DISCERNERE

Uno sguardo profetico sugli eventi

SE L’INFERNO RITORNA A FAR NOTIZIA

Quel sommesso accenno del Papa rompe la solitudine
di chi offre indifferenza in cambio d’indifferenza,
richiama alla coscienza. Ma chi ripeterà le sue parole?


Gianni Baget Bozzo

Correva l’antico avvertimento: «Ricordati i tuoi novissimi e non peccherai», diceva la saggezza cristiana. I «novissimi» erano gli ultimi avvenimenti della vita umana oltre il tempo: la morte, il giudizio, l’inferno, il paradiso. Oggi il motto non corre più nemmeno nelle parrocchie, forse nemmeno nei movimenti, salvo i neocatecumenali. Eppure il Papa ha sentito l’obbligo pastorale perché dottrinale di ricordare ai fedeli che l’inferno esiste. Ha subito aggiunto la speranza che ci vadano in pochi e che sia un terminale d’eccezione. Dell’inferno parla il suo Catechismo della Chiesa cattolica ed è ai fedeli d’una parrocchia romana che ha fatto quest’affermazione quasi sottovoce, non l’ha destinata al pubblico dell’omelia del mercoledì o dell’angelus domenicale. Pure, l’avvertimento ha fatto subito notizia e sono apparsi sui giornali gli affreschi infernali del Signorelli, una delle più efficaci rappresentazioni dell’immaginario medioevale.
I «novissimi» sembrano troppo duri per essere detti oggi.

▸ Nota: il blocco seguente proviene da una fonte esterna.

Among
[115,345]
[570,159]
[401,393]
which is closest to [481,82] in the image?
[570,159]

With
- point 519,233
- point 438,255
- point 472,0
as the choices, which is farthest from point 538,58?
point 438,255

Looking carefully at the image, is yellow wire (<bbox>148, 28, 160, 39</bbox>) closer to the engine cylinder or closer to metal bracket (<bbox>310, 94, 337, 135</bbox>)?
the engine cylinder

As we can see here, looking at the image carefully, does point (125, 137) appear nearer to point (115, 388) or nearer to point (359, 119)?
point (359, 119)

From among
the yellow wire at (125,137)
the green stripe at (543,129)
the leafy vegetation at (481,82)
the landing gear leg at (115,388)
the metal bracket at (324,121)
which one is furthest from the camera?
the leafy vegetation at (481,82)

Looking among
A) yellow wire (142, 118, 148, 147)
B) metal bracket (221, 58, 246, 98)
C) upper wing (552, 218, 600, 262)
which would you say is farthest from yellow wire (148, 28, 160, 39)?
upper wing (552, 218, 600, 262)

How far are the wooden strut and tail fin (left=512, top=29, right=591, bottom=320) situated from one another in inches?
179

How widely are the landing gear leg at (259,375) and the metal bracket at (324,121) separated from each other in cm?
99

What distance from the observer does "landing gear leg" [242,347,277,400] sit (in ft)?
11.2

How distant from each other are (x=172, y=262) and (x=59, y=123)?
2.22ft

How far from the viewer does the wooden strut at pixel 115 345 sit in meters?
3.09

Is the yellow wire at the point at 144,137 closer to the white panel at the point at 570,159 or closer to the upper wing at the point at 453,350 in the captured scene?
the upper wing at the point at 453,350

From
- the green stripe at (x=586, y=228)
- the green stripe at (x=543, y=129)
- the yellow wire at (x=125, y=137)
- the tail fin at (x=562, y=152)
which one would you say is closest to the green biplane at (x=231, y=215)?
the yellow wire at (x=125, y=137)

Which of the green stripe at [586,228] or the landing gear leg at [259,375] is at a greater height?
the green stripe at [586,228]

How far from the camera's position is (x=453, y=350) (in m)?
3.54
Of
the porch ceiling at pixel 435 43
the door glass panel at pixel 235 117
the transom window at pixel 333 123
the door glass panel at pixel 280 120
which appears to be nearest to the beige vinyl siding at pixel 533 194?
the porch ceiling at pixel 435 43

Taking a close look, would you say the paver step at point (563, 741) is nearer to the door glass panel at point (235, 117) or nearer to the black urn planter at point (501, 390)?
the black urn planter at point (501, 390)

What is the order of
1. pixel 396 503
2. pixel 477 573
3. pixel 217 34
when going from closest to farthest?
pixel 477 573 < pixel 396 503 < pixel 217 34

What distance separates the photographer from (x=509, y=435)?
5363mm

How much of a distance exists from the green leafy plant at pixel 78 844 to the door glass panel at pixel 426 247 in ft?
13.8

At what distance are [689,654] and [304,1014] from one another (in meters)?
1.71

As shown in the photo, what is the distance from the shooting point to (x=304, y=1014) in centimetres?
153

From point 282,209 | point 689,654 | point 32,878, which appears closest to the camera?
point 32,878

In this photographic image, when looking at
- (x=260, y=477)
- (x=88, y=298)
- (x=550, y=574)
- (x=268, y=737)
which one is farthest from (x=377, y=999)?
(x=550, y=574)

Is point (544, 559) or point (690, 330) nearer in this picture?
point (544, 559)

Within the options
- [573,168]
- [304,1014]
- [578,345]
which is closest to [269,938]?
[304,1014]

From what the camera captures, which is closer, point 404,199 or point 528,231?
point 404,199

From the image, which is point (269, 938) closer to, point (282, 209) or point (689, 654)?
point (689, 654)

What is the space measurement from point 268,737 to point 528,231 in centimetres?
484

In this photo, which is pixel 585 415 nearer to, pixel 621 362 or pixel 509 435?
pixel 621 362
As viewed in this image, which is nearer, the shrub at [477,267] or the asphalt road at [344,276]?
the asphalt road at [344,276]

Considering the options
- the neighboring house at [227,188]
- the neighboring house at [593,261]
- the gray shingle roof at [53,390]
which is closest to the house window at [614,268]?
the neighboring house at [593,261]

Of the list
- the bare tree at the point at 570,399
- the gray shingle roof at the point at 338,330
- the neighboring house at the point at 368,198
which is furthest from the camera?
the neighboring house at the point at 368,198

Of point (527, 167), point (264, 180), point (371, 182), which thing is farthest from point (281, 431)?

Eppure solo il loro accenno sommesso fa notizia, come se rispondesse a qualcosa di cui si sente la mancanza. I «novissimi» infatti ci dicono che ciò che fa l’uomo non è indifferente a Dio e acquista le sue dimensioni. L’azione umana è giudicata dalla sapienza infinita, è oggetto di un’attenzione scrupolosa che considera e rispetta la libertà ma giudica l’atto. Insomma, il mondo non teletrasmesso ha sempre un pubblico; è guardato da un testimone invisibile che considera gli atti umani come qualcosa che tocca la sua realtà infinita.
Il Papa ha legato il concetto d’inferno a quello di peccato, all’idea che l’azione dell’uomo ha un valore innanzi all’eterno e segna agli occhi di Qualcuno il peso eterno della sua esistenza. In un mondo in cui si credono i «novissimi» non esiste l’indifferenza dell’uomo all’altro uomo. È infine quello che si chiede quando si domanda la libertà degli atti e dei diritti: si chiede l’indifferenza. Ogni individuo è una monade che guarda solo se stessa. Di se stesso è l’unico testimone e, impropriamente, si può dire che è l’ultimo giudice. Per questo pensare che il mio atto abbia la dignità di essere un peccato per una presenza infinita, toglie la possibilità dell’indifferenza non solo alle mie azioni ma ai miei desideri, intenzioni e scelte. Un testimone invisibile costruisce l’uomo interiore. È facile vedere quanti concetti laici siano legati a quello del Qualcuno invisibile che giudica il cuore: il concetto stesso di coscienza e anche quello di libertà sono legati al fatto che siano le mie intenzioni, non i miei atti né i miei risultati, a costituire me stesso.
La cultura postcristiana mantiene il concetto dello sguardo invisibile sui nostri atti, ma li ritiene come murati in noi stessi. La condizione dell’uomo che non ha più la fede nei «novissimi» è la solitudine. Non era così nel mondo pagano in cui gli atti esteriori non dipendevano dalle intenzioni, non esisteva l’uomo interiore, non esisteva la coscienza giudicante noi stessi che oggi abbiamo. Per questo l’inferno suscita interesse; rompe l’idea della solitudine, mostra le nostre intenzioni e il nostro cuore come oggetto d’uno sguardo e d’un giudizio. Il Papa che parla d’inferno provoca un’attenzione non legata a fatti esteriori come i Dico, ma risponde alla coscienza, il residuo cristiano che vive nel tempo della secolarizzazione e pensa di conservare se stessa offrendo indifferenza in cambio di indifferenza. Ma da questo a pensare che il Papa sia seguito e che i «novissimi» ritornino nel linguaggio parrocchiale ci corre. Chi parlerà oggi del peccato che non nuoce a nessuno in particolare, ma offende Dio nella sua pura realtà interiore, come intenzione e non come atto? Lo sguardo di Dio come atto sulla nostra vita determina mondi diversi dalla distinzione tra lecito e illecito. Pone la differenza tra peccato e grazia, tra il contrasto con lo sguardo divino o la sua fusione con esso.